* [Text excerpt]
· · ·
Nadia said she was "presented" soon afterwards to Robert De Niro but nothing happened; she said she was urged by Bourgeois to have sex with Fibak, but refused. That summer, she was packed off to Saint Tropez, where she was told her career would finally take off. Instead, she said, she found herself on a yacht - with another girl - performing sexual acts with the Qatari millionaire, William Kazan.

Bourgeois, an unkempt man with lank grey hair, who stood in court with the help of a cane, denied the charges of proxenetisme, or pandering (prostitution, as such, is not illegal in France). All he had done, he said, was "present" a few girls to his friends. Challenged by the court president to say whether he knew that Nadia was prostituting herself, Bourgeois admitted: "With Sarde, yes. With Kazan, I only knew later."

A Swedish girl, Julia, 16 at the time, also said that she had been taken aboard Kazan's yacht for photo sessions, where she claimed, she was sexually attacked. Bourgeois said Julia had gone aboard the yacht willingly and made no complaint at the time. Girls would be persuaded to have lurid photographs taken to circulate to film companies and modelling agencies. Instead, the court was told, Bourgeois would send folders of the pictures, on approval, to potential clients. If the girls refused to play along, they were warned that the photos would be sent to their families.

Even after the victims had been persuaded to prostitute themselves, the fact that the clients were often celebrities from the cinematic and fashion world helped to preserve the fiction that the women were climbing the ladder of fame.
· · ·
* [Data segment]
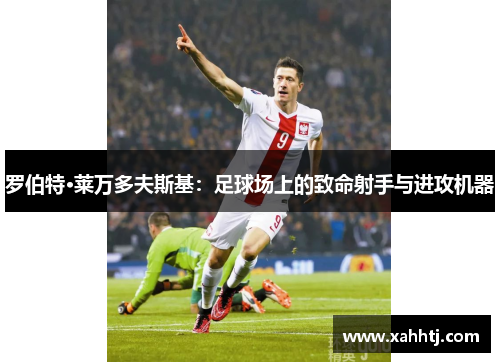 罗伯特·莱万多夫斯基：足球场上的致命射手与进攻机器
· · ·
* [Activity list]
- A) Answer these questions from the report on the Bourgeois trial:
(i) To which place was Nadia sent that summer?
(ii) What charge did Bourgeois deny in court?
(iii) What were the girls warned would happen if they refused to play along?
- B) Extend the report on the Bourgeois trial by writing what follows its final sentence.
The material has no connection to the report on the Bourgeois trial.

* [Answers for the exercise]
- A)
(i) Saint Tropez.
(ii) Proxenetisme, or pandering.
(iii) The photos would be sent to their families.

- B)
Almost half the girls questioned by police had been promised a job modelling for the Clarins cosmetics company. Several girls claimed to have been taken to the office of the head of the company, Christian Courtin. "Bourgeois told me not to wear any underwear, because the lines would show," said Magadelena O. "Courtin asked me to undress and then touched my thighs and buttocks. He promised me a job in his next advertising campaign."

Sarde, a respected figure in French cinema, admitted in a written statement read to the court, that Bourgeois had sent him 17 girls while he was casting for Paparazzi in 1996. He denied any knowledge of promises made to the girls that they might get a part in the movie. "Bourgeois took advantage of my name ... as far as I was concerned, all the girls he sent to my bachelor flat on the Avenue George V came as prostitutes. The proof was that they all left with the FF1,500 agreed with Bourgeois."

One of the other defendants, Nazihabdullatif al Ladki, was a Lebanese businessman and former private secretary to Prince Fawaz of Saudi Arabia, brother of King Fahd. He admitted dealing with Bourgeois over a period of six years, in which the photographer provided a stream of girls for his employer. "It's something quite natural among Arab princes to want pretty girls," Al Ladki told the court. "It wasn't pimping."

When he visited Paris, Prince Fawaz would organise elegant soirees for his wife at the Hotel Crillon or Hotel Royal Monceau. In the meantime, Bourgeois would send two or three girls around to the Prince's three-storey apartment on the Avenue Montaigne, off the Champs-Elysees. "If he liked the girls, (the prince) would give them FF10,000 (pounds 1,000) each," said Al Ladki. He would also give "presents" to Bourgeois, including FF50,000 on one occasion.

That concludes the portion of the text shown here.